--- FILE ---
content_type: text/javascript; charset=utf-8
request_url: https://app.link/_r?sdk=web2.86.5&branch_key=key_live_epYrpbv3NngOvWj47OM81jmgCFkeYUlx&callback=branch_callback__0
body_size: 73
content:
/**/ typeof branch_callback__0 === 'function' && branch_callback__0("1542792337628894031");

═══

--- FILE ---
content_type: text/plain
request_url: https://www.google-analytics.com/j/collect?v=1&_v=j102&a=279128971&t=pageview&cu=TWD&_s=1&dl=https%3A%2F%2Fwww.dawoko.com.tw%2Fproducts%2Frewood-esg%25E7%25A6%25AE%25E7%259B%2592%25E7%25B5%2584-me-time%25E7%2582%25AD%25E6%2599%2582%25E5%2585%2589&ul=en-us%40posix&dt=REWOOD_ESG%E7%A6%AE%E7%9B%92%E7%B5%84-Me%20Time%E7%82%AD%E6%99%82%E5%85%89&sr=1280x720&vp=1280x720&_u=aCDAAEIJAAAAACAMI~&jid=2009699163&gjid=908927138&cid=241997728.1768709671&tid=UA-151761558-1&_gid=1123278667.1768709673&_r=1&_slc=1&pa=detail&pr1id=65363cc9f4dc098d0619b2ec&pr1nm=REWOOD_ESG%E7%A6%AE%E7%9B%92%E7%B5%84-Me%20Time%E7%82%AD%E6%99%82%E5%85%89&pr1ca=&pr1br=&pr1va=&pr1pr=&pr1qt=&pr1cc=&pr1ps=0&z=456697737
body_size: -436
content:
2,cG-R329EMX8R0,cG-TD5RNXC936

═══

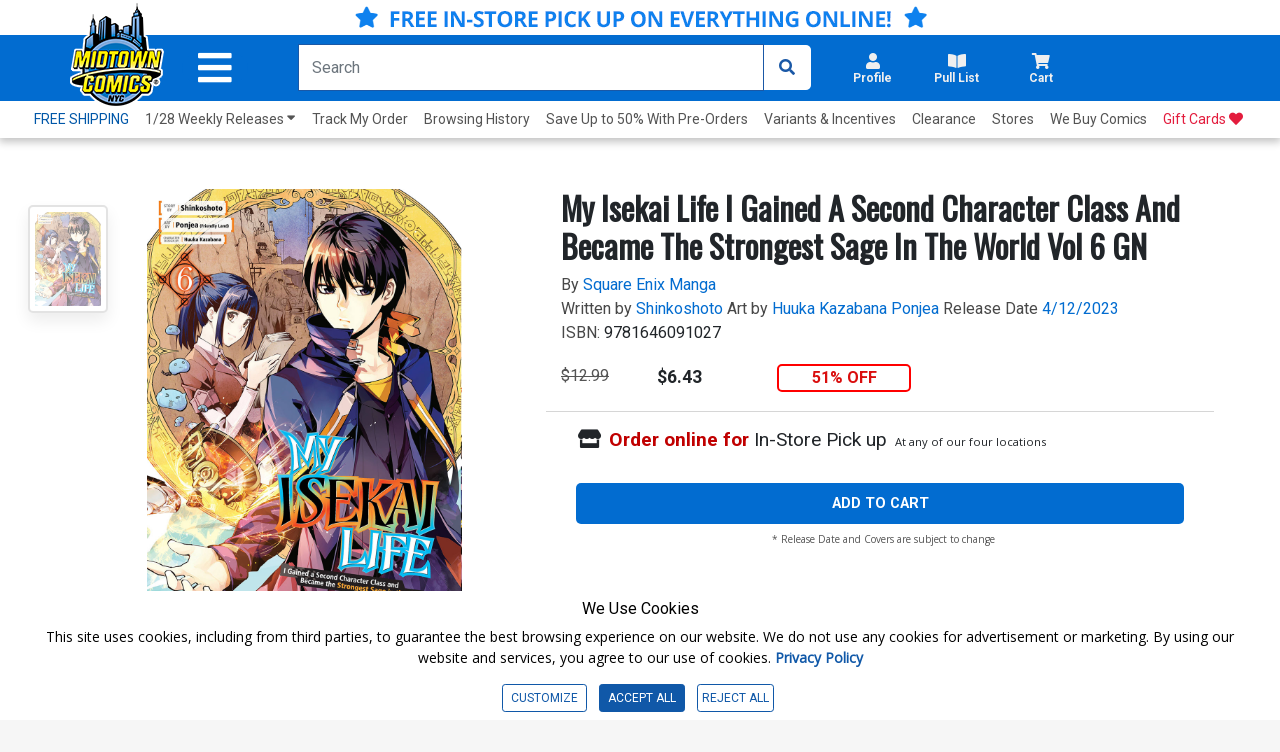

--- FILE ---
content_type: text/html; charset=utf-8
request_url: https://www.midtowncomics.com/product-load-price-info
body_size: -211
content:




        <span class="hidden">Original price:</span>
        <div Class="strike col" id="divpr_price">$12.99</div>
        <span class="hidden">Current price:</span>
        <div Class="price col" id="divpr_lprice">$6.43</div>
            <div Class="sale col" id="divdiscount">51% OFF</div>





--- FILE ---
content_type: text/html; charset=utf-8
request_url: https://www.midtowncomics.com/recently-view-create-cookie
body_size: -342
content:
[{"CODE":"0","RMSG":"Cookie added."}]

═══

> [Exercise details] If a line in the data above holds the string "hidden", copy it.

> [Solution below]
        <span class="hidden">Original price:</span>
        <span class="hidden">Current price:</span>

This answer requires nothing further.